Hay algo de decadente en la música de
Royal Blood –y más adelante explicaremos por qué-, un dúo británico que irrumpió en 2014 en el mainstream internacional con la contundencia típica de todas aquellas bandas llamadas a ser la última encarnación del rock, del de verdad, del bueno. Los últimos abanderados del rock ‘n’ roll para el gran público. Vaya, el modo perfecto de empaquetar algo y venderlo a la gran masa consumidora de música. Una masa que se queja de lo mal que está todo –musicalmente hablando-, al tiempo que permanece inmóvil, consumiendo lo que la industria les arroja, como quien espera al mesías frente a un predicador en pos de una salvación que nunca llega -ni va a llegar, desde luego-. Vaya, la eterna promesa que tantas rentas genera. Pero
Royal Blood no son los primeros, ni serán los últimos, en ser expuestos de este modo ante el gran público. Tampoco son culpables de ello. Por esta especie de desfile han pasado bandas de lo más mediáticas, como los propios
Foo Fighters o
Muse. Grupos que, en algún momento, fueron objeto de manipulación por parte de las grandes multinacionales que gobiernan el panorama musical internacional –aunque algunos prefieran y se empeñen en llamarlo
hype-.
¿Y qué quiere decir todo esto?, estarás preguntándote. Pues muy sencillo; significa que aunque
Royal Blood presentan una propuesta con un alto grado de interés –no vamos a negarlo-, no están inventando aquí la rueda, ni lo pretenden, por mucho que otros nos los vendan de ese modo. Y es que su sonido, al fin y al cabo, se nutre de todas esas influencias que vienen directas del stoner y el desert rock, ese tipo de texturas que perfilan bandas como Kyuss, Queens Of The Stone Age o
Them Crooked Vultures , pero bajo una aproximación mucho más minimalista, si se quiere; y, sobre todo, perfectamente accesible a casi cualquier tipo de público. Y he aquí el aspecto decadente que comentábamos antes, porque este mismo enfoque, reducido a la presencia de tan sólo un bajo y una batería, es casi una declaración de intenciones; como una deconstrucción del rock en sí mismo, una vuelta a lo eminentemente rítmico, al
groove y a lo ancestral. Quizás sea como admitir que todo, hoy, tenga un exceso de ingredientes; admitir que, quizás hayamos ido demasiado lejos y nos estemos complicando demasiado la existencia buscando fórmulas complejas, cuando la forma más sencilla de nutrirse es alimentarse de compuestos simples y huir de aquello que está excesivamente procesado.

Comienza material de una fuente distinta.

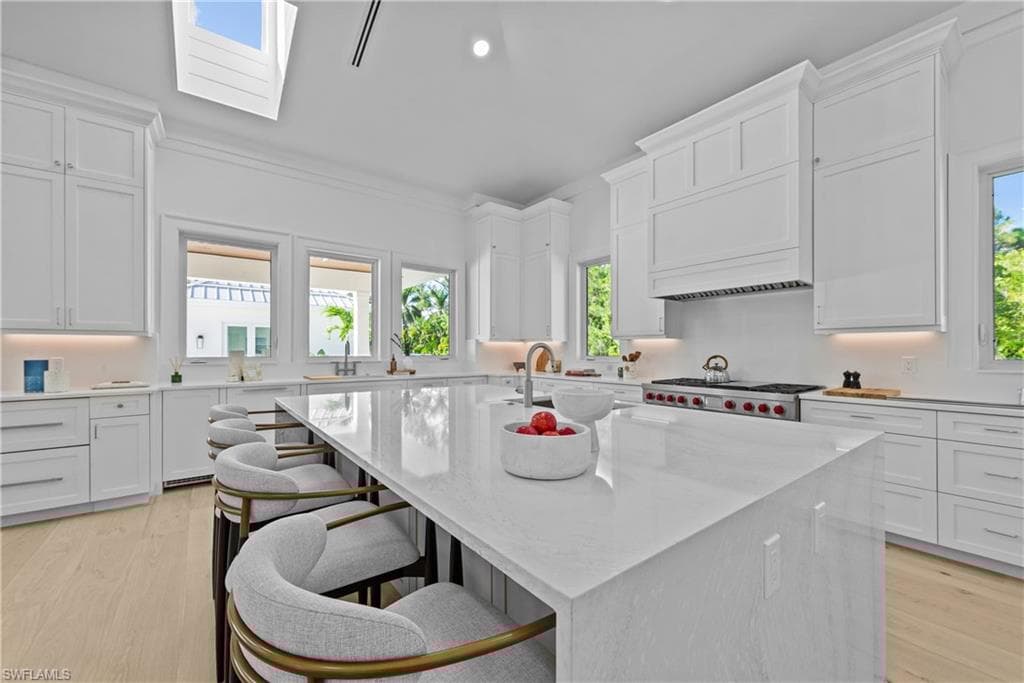 3136 Ravenna Ave, Naples, FL 34120-40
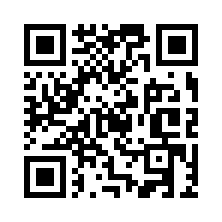 QR Code for 1GSf77XfGaMEGReRaA8f7BmXT4dPBYShHP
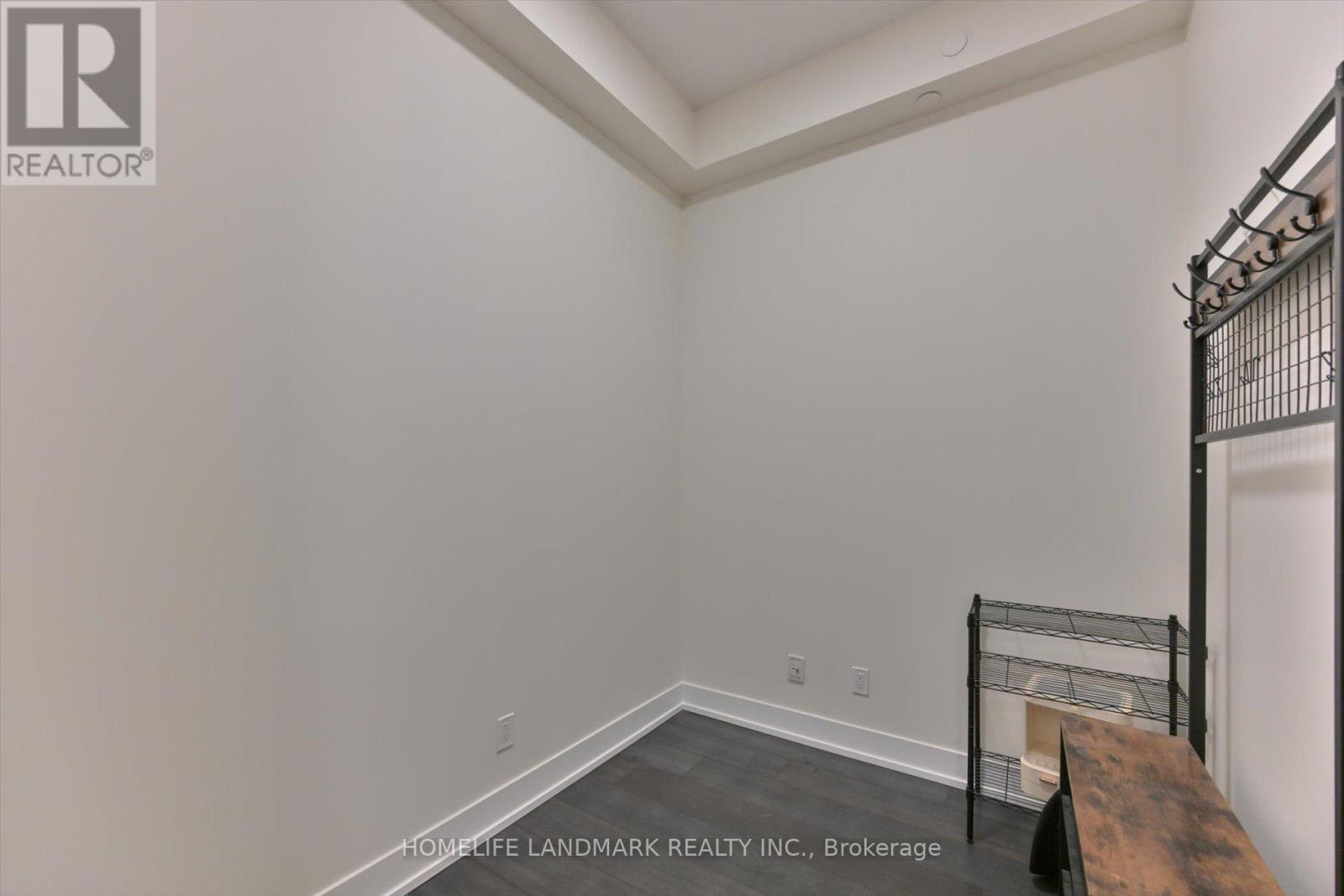 Lph20 - 9471 Yonge Street, Richmond Hill, Ontario  L4C 1V4 - Photo 7 - N12719162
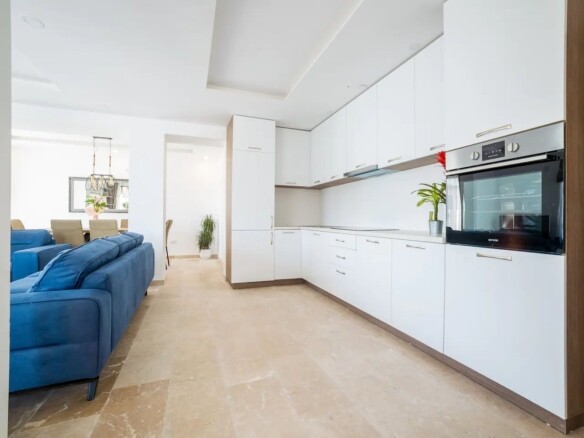 Kuća 170 m² – Bečići, Budva — fotografija 3
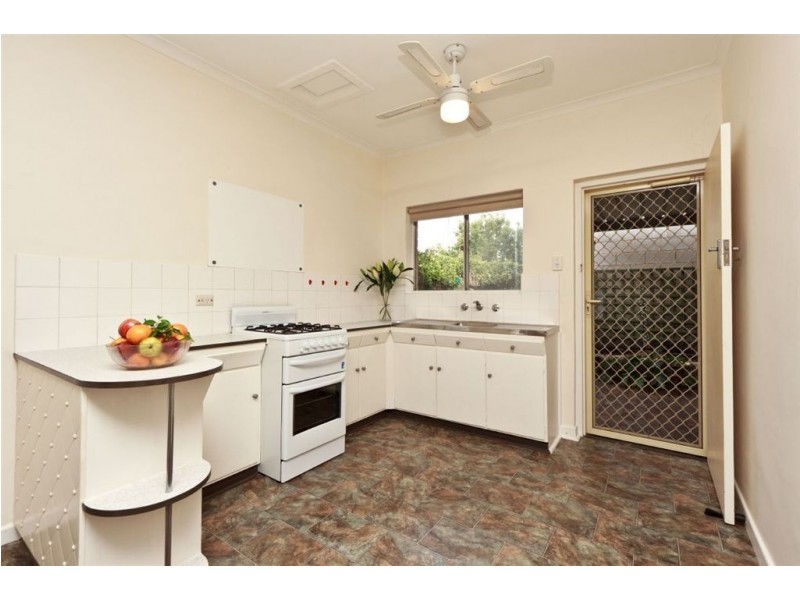 3/26 Holland Street, Thebarton SA 5031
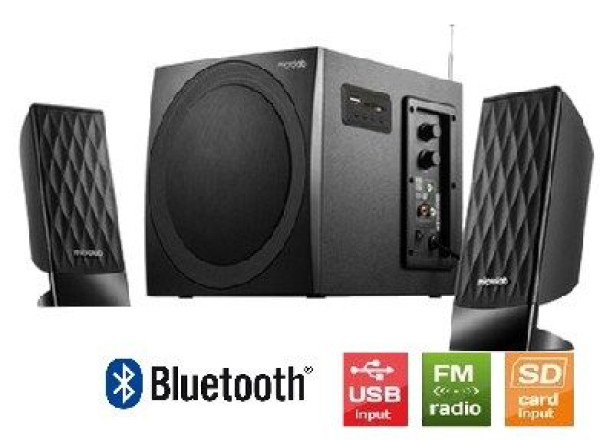 https://www.hobotnica.rs/images/products/big/138320.jpg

No quiere decir que su música sea simple, o que no haya un importante trabajo de producción; pero la propuesta afronta ese enfoque, en el sentido de querer plantearla de un modo muy reducido y autolimitado por la única presencia de dos instrumentos, exprimiéndolos hasta sus últimas consecuencias. Eso sí, con una elegancia y maestría considerables.
En lo estrictamente musical, ya hemos aludido a sus principales referencias (el stoner y el desert rock), pero también hay algo de rock progresivo a lo Led Zeppelin (ese tratamiento del bajo) y de blues –en la medida en que éste se puede plasmar en un proyecto de estas características, claro está-. Y esto es algo que vas a poder comprobar en todos y cada uno de los riffs presentes en el LP. Desde “Out Of The Black”, que abre el disco, hasta “Better Strangers”, pasando por “You Can Be So Cruel” o “Little Monster” –que recuerda, incluso, a
Foo Fighters -. El resultado es una mezcla potente, paradójicamente densa (pese a la aparente simplicidad de su planteamiento), de toques blues, pero que en su seno guarda un conjunto de influencias perfectamente reconocibles. Un cocktail que funciona la mar de bien, para qué negarlo. Ahora bien, de ahí a considerarles los enésimos salvadores del rock –según algunos medios-, creemos que va un trecho. Sobre todo, porque el tiempo debería acabar de darles o quitarles la razón, y para eso aún deben pasar algunos discos. Éste, de momento, podría ser el primero de una interesante carrera. Los años dirán el resto.